> What is being asked:
Arrange the lines from the line with "Looking at the" up to and including the line with "5. (428, 273, 444, 295): tree" as a numbered list, omitting any blank lines.

(Spatial question records)
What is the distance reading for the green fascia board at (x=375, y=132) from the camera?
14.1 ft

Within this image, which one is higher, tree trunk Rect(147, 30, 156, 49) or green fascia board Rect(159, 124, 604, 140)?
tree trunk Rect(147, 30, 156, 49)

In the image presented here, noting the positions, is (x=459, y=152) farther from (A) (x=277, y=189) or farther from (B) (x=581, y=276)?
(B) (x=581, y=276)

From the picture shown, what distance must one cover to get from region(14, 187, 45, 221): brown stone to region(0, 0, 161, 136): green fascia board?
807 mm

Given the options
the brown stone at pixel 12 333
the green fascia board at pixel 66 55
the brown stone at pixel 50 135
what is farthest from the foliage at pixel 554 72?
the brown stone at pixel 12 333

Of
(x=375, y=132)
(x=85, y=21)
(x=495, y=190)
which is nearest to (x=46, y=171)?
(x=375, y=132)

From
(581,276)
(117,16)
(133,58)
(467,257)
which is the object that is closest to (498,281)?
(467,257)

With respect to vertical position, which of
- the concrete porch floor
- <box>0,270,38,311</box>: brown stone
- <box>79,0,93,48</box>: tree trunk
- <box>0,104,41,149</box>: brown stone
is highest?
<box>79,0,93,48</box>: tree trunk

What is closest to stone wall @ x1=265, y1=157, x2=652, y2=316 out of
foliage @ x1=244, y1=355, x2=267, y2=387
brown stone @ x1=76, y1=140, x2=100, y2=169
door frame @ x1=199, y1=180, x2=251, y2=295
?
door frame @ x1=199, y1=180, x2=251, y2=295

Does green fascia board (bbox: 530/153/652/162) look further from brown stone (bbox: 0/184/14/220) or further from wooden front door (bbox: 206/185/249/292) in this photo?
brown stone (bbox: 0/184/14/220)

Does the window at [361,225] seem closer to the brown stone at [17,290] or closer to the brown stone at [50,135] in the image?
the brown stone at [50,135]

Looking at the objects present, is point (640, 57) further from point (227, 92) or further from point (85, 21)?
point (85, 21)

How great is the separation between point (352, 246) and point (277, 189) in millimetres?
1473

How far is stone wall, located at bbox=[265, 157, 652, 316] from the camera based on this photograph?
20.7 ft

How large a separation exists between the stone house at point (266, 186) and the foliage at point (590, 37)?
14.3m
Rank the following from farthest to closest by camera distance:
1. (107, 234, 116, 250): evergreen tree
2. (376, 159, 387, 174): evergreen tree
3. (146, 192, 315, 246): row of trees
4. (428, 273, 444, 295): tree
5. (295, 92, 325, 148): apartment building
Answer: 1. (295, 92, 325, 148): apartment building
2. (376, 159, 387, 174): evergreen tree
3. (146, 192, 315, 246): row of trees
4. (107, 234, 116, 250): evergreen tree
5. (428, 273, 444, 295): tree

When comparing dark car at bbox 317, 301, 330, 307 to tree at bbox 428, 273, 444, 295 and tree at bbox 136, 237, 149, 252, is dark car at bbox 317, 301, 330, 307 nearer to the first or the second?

> Answer below:
1. Looking at the objects present, is point (640, 57) further from point (227, 92) or further from point (85, 21)?
2. point (85, 21)
3. How great is the separation between point (352, 246) and point (277, 189) in millimetres?
4. 1473
5. How far is stone wall, located at bbox=[265, 157, 652, 316] from the camera based on this photograph?
6. 20.7 ft
7. How large a separation exists between the stone house at point (266, 186) and the foliage at point (590, 37)?
8. 14.3m
9. Rank the following from farthest to closest by camera distance:
10. 1. (107, 234, 116, 250): evergreen tree
11. 2. (376, 159, 387, 174): evergreen tree
12. 3. (146, 192, 315, 246): row of trees
13. 4. (428, 273, 444, 295): tree
14. 5. (295, 92, 325, 148): apartment building
15. Answer: 1. (295, 92, 325, 148): apartment building
16. 2. (376, 159, 387, 174): evergreen tree
17. 3. (146, 192, 315, 246): row of trees
18. 4. (107, 234, 116, 250): evergreen tree
19. 5. (428, 273, 444, 295): tree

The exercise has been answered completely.